This was the tenth ‘Shut Down Yarl’s Wood’ demonstration, organised by activist organisation ‘Movement for Justice By Any Means Necessary’. It started a year ago with thirty people; a motley crew of London-based activists piled onto a bus. On this cold snap Saturday, around two thousand people turned up – from as far afield as Sheffield and Liverpool. That fact alone is a tonic to pretty painful year. When the right wing is in the ascendancy, it’s truly heartening to see first hand that thousands of people will – literally – start prying open the security gates and kicking down the doors of racist border policing. But the most powerful moment was not when we were exorcising our rage at a year that left us all a little poorer and more terrified. It was when we stood silent, and heard the women themselves testify to their experiences. Not when we were charging around the grounds chanting – but when we shared the chant with the inmates; we shouted ‘Yarl’s Wood’, and they responded with ‘shut it down, shut it down!’. These women are so easily and so frequently talked about; the fodder of tragedy, something to shake your head at sadly as you go about your life of relative liberty. But when allowed to speak, when listened to – these voices defy a bien-pedant liberal impulse to categorise them as charity cases. They display all the fury, determination and careful organising it will take to bring down Yarl’s Wood. They know better than anyone what it might take to dismantle a violent, racist system of incarceration. And we would be beyond foolish not to listen. People in the media – myself included – have the unique opportunity to make that happen. To raise up those voices. Not to talk so much – but to witness. To know when to be silent. To find higher ground.
Daniel Trilling – Writer on migration and Editor of the The New Humanist – @trillingual
I’ve spent much of the last few years reporting on conditions for asylum seekers in different parts of Europe. And while there isn’t much cause for optimism at the moment – the EU seems determined to restore the restrictive and violent border policies that broke down during the refugee crisis of 2015 – one thing it’s taught me is how much of a difference alternatives to detention can make. For example compare Greece and Italy, two countries that have been at the forefront of the recent crisis. In the former, mass immigration detention has been used for a number of years: the current governing party, Syriza, had pledged to abolish it, but has ended up running closed camps that are detention in all but name. I know from my own visits to detention facilities and interviews with people who’ve been through them that migrants are not only prone to mistreatment and abuse of process, but that they feel they’ve been made invisible. That’s the way detention is supposed to work: hiding migrants, and their treatment, from public view.
In Italy, although detention facilities and closed camps exist, the norm is to accommodate new arrivals and asylum seekers in open centres. Most of these are far from ideal: they’re often far from city centres, which is another form of segregation, many are poorly maintained and do not offer full access to basic needs like healthcare or legal advice; but they at least allow people some freedom to move about – and, if they want to risk it, to leave and travel elsewhere in Europe.
When a centre is run well, such as one I’ve visited in Scicli, a town in south-western Sicily, the hosts provide rehabilitation for people who’ve suffered trauma on their journeys to Europe and run programmes that encourage migrants and locals to socialise together.
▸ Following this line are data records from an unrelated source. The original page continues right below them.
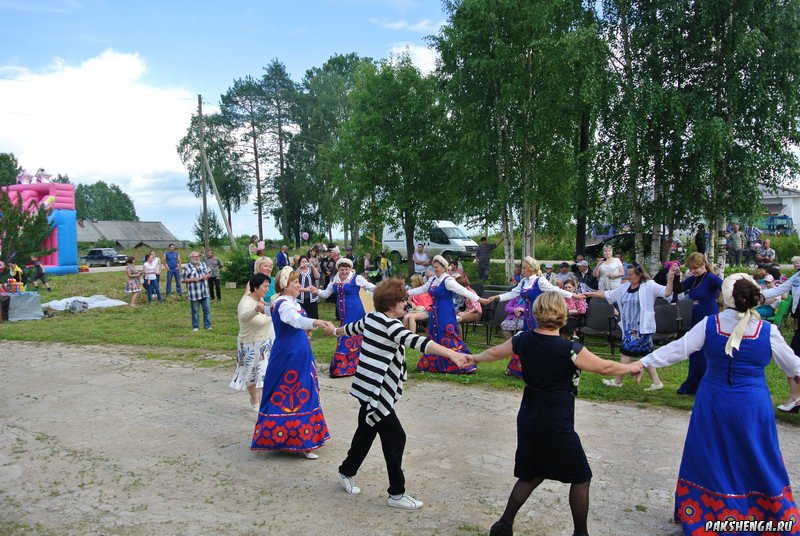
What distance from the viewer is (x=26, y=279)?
23.4 meters

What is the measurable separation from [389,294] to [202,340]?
9.61 m

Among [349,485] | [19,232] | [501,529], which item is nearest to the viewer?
[501,529]

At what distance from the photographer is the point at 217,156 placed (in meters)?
53.8

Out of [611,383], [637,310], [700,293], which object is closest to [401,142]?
[637,310]

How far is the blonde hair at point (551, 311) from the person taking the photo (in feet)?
13.1

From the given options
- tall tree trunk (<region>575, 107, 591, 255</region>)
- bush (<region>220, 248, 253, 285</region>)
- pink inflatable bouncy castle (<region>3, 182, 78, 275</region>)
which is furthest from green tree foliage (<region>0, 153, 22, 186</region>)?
tall tree trunk (<region>575, 107, 591, 255</region>)

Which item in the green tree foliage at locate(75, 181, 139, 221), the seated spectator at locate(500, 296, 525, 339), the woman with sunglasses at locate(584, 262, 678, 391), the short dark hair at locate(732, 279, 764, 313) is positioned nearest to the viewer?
the short dark hair at locate(732, 279, 764, 313)

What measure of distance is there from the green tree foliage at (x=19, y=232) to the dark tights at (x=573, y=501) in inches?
932

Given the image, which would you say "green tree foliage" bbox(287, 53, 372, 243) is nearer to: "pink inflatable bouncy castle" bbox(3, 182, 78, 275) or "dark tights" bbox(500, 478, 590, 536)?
"pink inflatable bouncy castle" bbox(3, 182, 78, 275)

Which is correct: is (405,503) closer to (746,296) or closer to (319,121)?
(746,296)

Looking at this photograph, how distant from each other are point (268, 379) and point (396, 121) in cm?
1961

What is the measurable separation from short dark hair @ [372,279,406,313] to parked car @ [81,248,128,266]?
44992 mm

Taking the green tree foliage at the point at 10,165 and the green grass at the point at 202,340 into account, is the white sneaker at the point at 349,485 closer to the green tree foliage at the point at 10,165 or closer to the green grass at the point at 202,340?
the green grass at the point at 202,340

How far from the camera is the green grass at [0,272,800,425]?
26.8ft
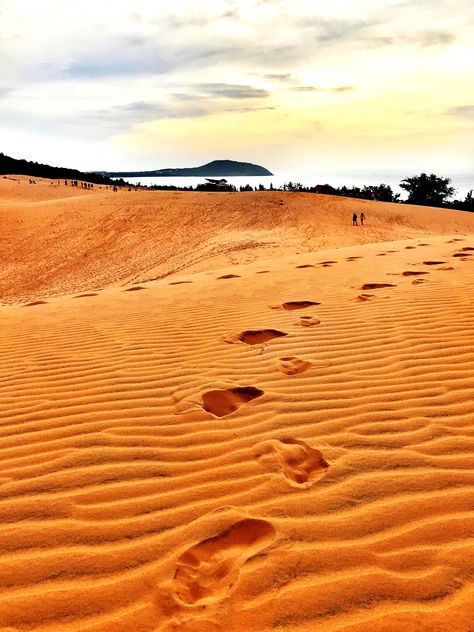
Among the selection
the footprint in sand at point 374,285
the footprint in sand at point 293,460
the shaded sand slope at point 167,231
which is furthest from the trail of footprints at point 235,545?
the shaded sand slope at point 167,231

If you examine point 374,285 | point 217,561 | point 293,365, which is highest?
point 374,285

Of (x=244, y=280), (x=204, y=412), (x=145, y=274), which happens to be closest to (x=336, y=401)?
(x=204, y=412)

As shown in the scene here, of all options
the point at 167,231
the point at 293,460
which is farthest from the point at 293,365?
the point at 167,231

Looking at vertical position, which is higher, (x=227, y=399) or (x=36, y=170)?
(x=36, y=170)

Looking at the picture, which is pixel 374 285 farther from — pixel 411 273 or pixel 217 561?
pixel 217 561

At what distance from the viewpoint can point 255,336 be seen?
5133 millimetres

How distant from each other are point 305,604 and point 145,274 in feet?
49.8

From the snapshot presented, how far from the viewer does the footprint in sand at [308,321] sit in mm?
5348

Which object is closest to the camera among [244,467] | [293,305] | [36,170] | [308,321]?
[244,467]

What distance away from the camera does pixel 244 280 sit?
9055 millimetres

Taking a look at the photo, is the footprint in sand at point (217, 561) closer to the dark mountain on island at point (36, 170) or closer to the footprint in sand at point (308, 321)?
the footprint in sand at point (308, 321)

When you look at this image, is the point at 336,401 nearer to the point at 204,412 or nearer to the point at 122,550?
the point at 204,412

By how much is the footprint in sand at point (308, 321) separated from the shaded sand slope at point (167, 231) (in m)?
9.17

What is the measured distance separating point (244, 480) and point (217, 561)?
1.81 ft
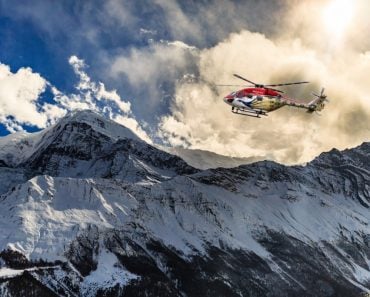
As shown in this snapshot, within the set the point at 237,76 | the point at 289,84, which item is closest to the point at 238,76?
the point at 237,76

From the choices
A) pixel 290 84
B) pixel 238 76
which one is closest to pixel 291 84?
pixel 290 84

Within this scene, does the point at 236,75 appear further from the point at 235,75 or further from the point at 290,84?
the point at 290,84

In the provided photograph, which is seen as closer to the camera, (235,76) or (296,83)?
(296,83)

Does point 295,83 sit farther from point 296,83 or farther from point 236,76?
point 236,76

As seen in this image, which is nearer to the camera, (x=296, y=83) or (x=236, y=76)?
(x=296, y=83)

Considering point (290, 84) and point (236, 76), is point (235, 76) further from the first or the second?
point (290, 84)

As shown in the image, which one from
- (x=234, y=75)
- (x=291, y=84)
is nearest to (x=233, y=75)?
(x=234, y=75)

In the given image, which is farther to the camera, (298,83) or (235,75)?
(235,75)
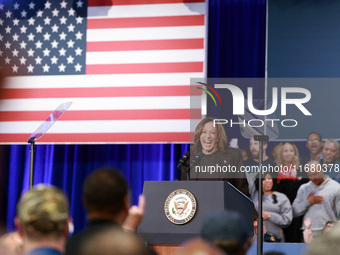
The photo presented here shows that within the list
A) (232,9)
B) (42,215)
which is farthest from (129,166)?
(42,215)

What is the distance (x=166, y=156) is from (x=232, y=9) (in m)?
1.92

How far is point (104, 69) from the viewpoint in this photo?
6.99m

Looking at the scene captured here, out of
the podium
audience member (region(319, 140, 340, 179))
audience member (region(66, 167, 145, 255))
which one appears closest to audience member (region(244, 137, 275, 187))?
audience member (region(319, 140, 340, 179))

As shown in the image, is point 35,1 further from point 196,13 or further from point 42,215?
point 42,215

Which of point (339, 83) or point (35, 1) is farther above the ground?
point (35, 1)

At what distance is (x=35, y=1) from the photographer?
24.0 feet

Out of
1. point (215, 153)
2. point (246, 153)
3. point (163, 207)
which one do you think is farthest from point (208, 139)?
point (163, 207)

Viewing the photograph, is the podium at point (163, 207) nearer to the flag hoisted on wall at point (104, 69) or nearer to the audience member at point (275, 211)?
the audience member at point (275, 211)

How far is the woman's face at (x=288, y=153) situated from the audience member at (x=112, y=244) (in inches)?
187

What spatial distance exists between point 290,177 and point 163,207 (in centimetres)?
314

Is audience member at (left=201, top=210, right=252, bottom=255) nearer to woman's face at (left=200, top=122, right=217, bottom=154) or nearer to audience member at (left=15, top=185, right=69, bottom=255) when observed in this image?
audience member at (left=15, top=185, right=69, bottom=255)

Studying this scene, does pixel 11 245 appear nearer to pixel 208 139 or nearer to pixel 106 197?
pixel 106 197

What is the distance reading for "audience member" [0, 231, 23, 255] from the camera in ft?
7.19

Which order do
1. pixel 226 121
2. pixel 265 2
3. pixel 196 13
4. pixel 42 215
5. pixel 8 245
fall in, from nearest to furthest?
pixel 42 215
pixel 8 245
pixel 226 121
pixel 196 13
pixel 265 2
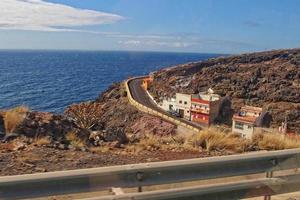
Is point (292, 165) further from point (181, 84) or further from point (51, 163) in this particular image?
point (181, 84)

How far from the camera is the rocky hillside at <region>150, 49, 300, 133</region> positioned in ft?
243

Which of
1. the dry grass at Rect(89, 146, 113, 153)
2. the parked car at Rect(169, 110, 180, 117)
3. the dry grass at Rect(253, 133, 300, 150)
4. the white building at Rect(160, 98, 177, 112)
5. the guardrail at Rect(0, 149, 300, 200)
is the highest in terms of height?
the guardrail at Rect(0, 149, 300, 200)

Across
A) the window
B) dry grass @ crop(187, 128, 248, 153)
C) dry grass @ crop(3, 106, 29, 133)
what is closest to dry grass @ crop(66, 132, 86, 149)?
dry grass @ crop(3, 106, 29, 133)

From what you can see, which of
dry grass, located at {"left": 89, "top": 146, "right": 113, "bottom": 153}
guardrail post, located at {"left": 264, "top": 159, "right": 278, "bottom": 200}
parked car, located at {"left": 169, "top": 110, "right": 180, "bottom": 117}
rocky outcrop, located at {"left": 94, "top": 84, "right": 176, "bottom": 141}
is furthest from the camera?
parked car, located at {"left": 169, "top": 110, "right": 180, "bottom": 117}

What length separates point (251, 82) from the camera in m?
88.2

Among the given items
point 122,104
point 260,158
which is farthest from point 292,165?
point 122,104

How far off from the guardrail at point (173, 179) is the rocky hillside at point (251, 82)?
56.5 metres

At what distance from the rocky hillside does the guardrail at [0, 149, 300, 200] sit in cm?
5654

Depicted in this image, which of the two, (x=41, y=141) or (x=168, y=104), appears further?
(x=168, y=104)

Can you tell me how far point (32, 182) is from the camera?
166 inches

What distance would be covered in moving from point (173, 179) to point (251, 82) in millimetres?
86147

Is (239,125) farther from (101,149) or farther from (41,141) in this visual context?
(41,141)

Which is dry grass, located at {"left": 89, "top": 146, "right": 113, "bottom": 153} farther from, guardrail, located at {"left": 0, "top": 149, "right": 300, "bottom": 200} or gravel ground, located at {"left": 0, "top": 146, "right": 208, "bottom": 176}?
guardrail, located at {"left": 0, "top": 149, "right": 300, "bottom": 200}

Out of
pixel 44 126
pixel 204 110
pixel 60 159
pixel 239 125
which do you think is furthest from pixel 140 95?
pixel 60 159
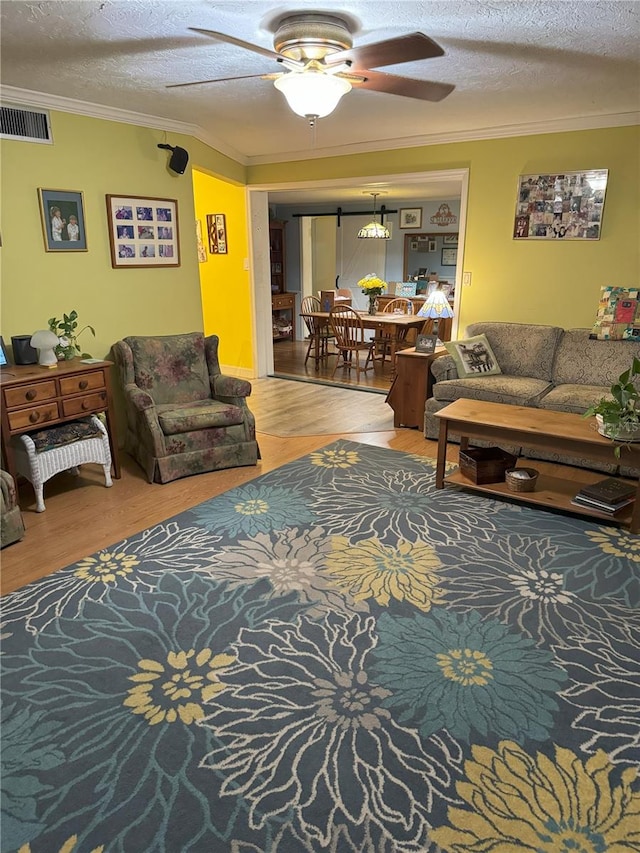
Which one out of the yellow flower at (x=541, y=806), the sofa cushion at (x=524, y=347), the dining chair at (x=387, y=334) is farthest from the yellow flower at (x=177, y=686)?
the dining chair at (x=387, y=334)

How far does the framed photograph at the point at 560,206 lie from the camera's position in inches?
174

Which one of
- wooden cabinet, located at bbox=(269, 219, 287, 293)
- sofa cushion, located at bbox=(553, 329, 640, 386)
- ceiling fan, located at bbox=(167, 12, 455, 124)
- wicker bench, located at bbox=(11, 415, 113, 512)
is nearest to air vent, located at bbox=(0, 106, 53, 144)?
ceiling fan, located at bbox=(167, 12, 455, 124)

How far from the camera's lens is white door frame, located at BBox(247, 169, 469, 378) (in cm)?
518

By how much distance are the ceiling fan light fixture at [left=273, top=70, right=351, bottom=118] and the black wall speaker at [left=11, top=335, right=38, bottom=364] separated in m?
2.20

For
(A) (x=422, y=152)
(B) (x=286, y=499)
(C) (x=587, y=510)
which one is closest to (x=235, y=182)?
(A) (x=422, y=152)

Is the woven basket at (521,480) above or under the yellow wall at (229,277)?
under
It’s very much a hopeful example of what can be achieved, rather than a description of the situation as it currently exists, but the more that detention is pushed back, the more it becomes possible. Greater autonomy gives migrants more opportunity to organise politically and assert their rights, which I think is the best hope of changing the system – and exactly why states are often keen to avoid it.
Pat Pinkowska – Volunteer at the Verne Visitors Group – @PEPinkowska
2016 was a difficult year for migrants and for all of us who care about people on the move. Watching tragedies on the Mediterranean Sea and the moments of happiness of those who made it to the safety of European shores, I couldn’t stop thinking about the lives of many migrants who, after similarly onerous journeys, finally made it to the UK only to end up locked up for weeks, months or years in the immigration detention.
Safety, respect and justice are what people traveling to the UK are hoping to find, yet are often denied upon arrival, simply because they are seen as the Other. What is striking when visiting and listening to people in detention is how far and wide this Othering is being actively pushed. People who live among us, study with us, work with us, our friends and neighbors, people who have raised their families here – all can suddenly be reduced to the category of ‘detainee’, affixed a number, and locked up indefinitely.
The feeling of despair comes with the fear that the majority of population just accepts the status quo and the rhetoric that relentlessly tries to persuade that being tough on migration is a solution to Britain social problems and that detention is a necessary part of this.
We know this to be untrue and yet, conversely, what gives me hope is that many people still don’t know what detention really is. Undoubtedly, information is available for those who are willing to look for it, and projects like Unlocking Detention have gone a long way to educate people about the detention estate. But not everyone is looking and sometimes a particular story needs to find its way to a particular person in order to make a difference, to spur action. At the Verne Visitors Group, it has been notable how this story by Giles Fraser affected so many local residents. People contacted the group to get involved, to help, but also to understand. Many, upon realizing that the practice of detaining migrants is widespread if hidden and is happening on their doorsteps, are not only outraged but are willing to put their energy into talking about it to their friends and families, community or church groups, to their MPs. They continue to be my source of hope.
It is those who don’t see the Other but another human being in need of support and companionship, that break the neatly formed dividing categories across which we are being told no solidarities should form. And yet they continuously do.
Detaining people without judicial oversight and without time limit is a practice that goes against all that we value and cherish and it should stop. Going into 2017, we need to continue conversations with friends, neighbors and strangers as individuals and as part of a wider movement. We need to share stories that may provide this necessary spark for someone else to get involved, who then will be willing to pass it on, to act, to vote…to bring about change.